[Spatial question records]
[Start]
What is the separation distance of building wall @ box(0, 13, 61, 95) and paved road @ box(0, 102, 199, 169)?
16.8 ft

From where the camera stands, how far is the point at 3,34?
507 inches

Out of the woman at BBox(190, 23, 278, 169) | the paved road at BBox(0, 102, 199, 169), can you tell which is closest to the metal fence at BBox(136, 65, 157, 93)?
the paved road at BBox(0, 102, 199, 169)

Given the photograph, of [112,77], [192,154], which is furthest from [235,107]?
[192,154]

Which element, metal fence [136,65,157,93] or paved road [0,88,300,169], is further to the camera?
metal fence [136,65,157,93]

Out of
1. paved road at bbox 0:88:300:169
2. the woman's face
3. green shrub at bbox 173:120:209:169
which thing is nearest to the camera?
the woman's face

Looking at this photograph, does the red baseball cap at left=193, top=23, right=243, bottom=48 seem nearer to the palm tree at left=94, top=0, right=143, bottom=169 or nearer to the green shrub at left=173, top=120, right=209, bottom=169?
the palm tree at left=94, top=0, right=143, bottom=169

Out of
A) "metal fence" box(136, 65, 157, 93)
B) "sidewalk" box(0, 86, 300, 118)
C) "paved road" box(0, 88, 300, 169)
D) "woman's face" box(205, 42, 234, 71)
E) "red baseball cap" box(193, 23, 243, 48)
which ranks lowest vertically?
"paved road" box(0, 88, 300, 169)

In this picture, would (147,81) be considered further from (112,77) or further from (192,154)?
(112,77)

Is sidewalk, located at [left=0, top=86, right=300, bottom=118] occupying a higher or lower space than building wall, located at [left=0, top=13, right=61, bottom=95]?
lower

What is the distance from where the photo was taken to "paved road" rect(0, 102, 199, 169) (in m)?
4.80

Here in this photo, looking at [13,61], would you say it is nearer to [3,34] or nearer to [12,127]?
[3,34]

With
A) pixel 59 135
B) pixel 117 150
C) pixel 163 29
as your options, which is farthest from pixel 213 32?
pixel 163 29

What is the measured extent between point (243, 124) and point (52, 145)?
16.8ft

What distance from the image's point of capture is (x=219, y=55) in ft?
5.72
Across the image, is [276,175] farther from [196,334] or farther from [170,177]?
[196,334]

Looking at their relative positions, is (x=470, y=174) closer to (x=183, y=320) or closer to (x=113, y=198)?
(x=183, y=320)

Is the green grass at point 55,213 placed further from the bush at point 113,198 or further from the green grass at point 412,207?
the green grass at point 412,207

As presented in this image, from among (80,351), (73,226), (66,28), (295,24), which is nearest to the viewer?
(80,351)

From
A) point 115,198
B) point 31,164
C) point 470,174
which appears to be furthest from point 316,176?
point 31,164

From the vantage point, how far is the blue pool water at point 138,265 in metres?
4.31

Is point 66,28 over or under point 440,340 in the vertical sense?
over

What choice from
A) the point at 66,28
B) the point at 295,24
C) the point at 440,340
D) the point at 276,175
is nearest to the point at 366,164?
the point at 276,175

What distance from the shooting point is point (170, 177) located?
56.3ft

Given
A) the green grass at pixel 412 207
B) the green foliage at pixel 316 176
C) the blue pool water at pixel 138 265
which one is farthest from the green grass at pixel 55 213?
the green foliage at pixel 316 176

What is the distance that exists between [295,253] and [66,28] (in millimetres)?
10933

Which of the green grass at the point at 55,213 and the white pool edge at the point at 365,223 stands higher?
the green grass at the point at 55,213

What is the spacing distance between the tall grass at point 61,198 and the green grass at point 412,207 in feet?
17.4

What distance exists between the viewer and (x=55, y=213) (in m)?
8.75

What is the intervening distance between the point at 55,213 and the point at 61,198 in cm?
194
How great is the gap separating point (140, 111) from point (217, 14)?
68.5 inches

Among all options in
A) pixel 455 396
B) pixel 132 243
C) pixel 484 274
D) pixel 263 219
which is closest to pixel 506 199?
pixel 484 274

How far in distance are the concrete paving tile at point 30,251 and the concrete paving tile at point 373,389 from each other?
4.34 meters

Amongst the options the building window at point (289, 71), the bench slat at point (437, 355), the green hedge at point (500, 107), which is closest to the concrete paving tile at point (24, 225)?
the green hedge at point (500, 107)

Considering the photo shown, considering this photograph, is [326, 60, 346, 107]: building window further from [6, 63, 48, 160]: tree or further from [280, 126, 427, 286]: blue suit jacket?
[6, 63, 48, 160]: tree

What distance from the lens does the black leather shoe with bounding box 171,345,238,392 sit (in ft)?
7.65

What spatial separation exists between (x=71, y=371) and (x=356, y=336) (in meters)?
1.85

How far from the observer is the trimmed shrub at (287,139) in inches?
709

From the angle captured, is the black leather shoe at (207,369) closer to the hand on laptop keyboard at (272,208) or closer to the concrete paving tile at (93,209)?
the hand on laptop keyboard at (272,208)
[End]
# EXERCISE AIM
Quote the listing in full, please, keeping every line exact.

# THE ANSWER
What is the separation distance of building wall @ box(0, 13, 61, 95) and paved road @ box(0, 102, 199, 169)?
16.8 ft

From where the camera stands, how far is the point at 3,34?
507 inches

Out of the woman at BBox(190, 23, 278, 169) | the paved road at BBox(0, 102, 199, 169), can you tell which is closest to the metal fence at BBox(136, 65, 157, 93)?
the paved road at BBox(0, 102, 199, 169)

Given the photograph, of [112,77], [192,154], which is furthest from [235,107]?
[192,154]

Which element, metal fence [136,65,157,93] or paved road [0,88,300,169], is further to the camera?
metal fence [136,65,157,93]

Out of
1. paved road at bbox 0:88:300:169
2. the woman's face
3. green shrub at bbox 173:120:209:169
which thing is nearest to the camera?
the woman's face

Looking at this photograph, does the red baseball cap at left=193, top=23, right=243, bottom=48 seem nearer to the palm tree at left=94, top=0, right=143, bottom=169 or nearer to the green shrub at left=173, top=120, right=209, bottom=169?
the palm tree at left=94, top=0, right=143, bottom=169

Out of
A) "metal fence" box(136, 65, 157, 93)
B) "sidewalk" box(0, 86, 300, 118)
C) "paved road" box(0, 88, 300, 169)
D) "woman's face" box(205, 42, 234, 71)
E) "red baseball cap" box(193, 23, 243, 48)
which ranks lowest vertically?
"paved road" box(0, 88, 300, 169)

In this picture, would (147,81) be considered further from (112,77) or further from (192,154)?
(112,77)

Is sidewalk, located at [left=0, top=86, right=300, bottom=118] occupying a higher or lower space than building wall, located at [left=0, top=13, right=61, bottom=95]?
lower

What is the distance from where the photo was taken to "paved road" rect(0, 102, 199, 169) (in m)?
4.80

Here in this photo, looking at [13,61], would you say it is nearer to [3,34] or nearer to [12,127]?
[3,34]

With
A) pixel 59 135
B) pixel 117 150
C) pixel 163 29
as your options, which is farthest from pixel 213 32?
pixel 163 29

What is the measured extent between point (243, 124) and point (52, 145)?
16.8ft

What distance from the image's point of capture is (x=219, y=55) in ft?
5.72
Across the image, is [276,175] farther from [196,334] or farther from [170,177]?
[196,334]

Looking at their relative positions, is (x=470, y=174) closer to (x=183, y=320) or closer to (x=113, y=198)?
(x=183, y=320)

Is the green grass at point 55,213 placed further from the bush at point 113,198 or further from the green grass at point 412,207?
the green grass at point 412,207

As presented in this image, from among (80,351), (73,226), (66,28), (295,24), which is nearest to the viewer?
(80,351)

From
A) point 115,198
B) point 31,164
C) point 470,174
which appears to be furthest from point 316,176?
point 31,164

From the vantage point, how far is the blue pool water at point 138,265 in metres?
4.31

Is point 66,28 over or under point 440,340 in the vertical sense?
over

What choice from
A) the point at 66,28
B) the point at 295,24
C) the point at 440,340
D) the point at 276,175
is nearest to the point at 366,164?
the point at 276,175

What distance from the shooting point is point (170, 177) located?
56.3ft

Given
A) the green grass at pixel 412 207
B) the green foliage at pixel 316 176
C) the blue pool water at pixel 138 265
which one is farthest from the green grass at pixel 55 213?
the green foliage at pixel 316 176

What is the distance that exists between [295,253] and [66,28] (in millimetres)?
10933

Which of the green grass at the point at 55,213 and the white pool edge at the point at 365,223 stands higher?
the green grass at the point at 55,213

What is the spacing distance between the tall grass at point 61,198 and the green grass at point 412,207 in feet?
17.4

What distance exists between the viewer and (x=55, y=213) (in m)?
8.75

What is the intervening distance between the point at 55,213 and the point at 61,198 in cm?
194
How great is the gap separating point (140, 111) from point (217, 14)?
68.5 inches

Among all options in
A) pixel 455 396
B) pixel 132 243
C) pixel 484 274
D) pixel 263 219
which is closest to pixel 506 199?
pixel 484 274

How far in distance are the concrete paving tile at point 30,251 and the concrete paving tile at point 373,389 from each other?
4.34 meters

Amongst the options the building window at point (289, 71), the bench slat at point (437, 355), the green hedge at point (500, 107), which is closest to the concrete paving tile at point (24, 225)?
the green hedge at point (500, 107)

Considering the photo shown, considering this photograph, is [326, 60, 346, 107]: building window further from [6, 63, 48, 160]: tree or further from [280, 126, 427, 286]: blue suit jacket?
[6, 63, 48, 160]: tree

What distance from the lens does the black leather shoe with bounding box 171,345,238,392 sit (in ft)?
7.65

What spatial separation exists between (x=71, y=371) and (x=356, y=336) (in meters)?
1.85

How far from the observer is the trimmed shrub at (287,139) in inches?
709

From the angle captured, is the black leather shoe at (207,369) closer to the hand on laptop keyboard at (272,208) or closer to the concrete paving tile at (93,209)?
the hand on laptop keyboard at (272,208)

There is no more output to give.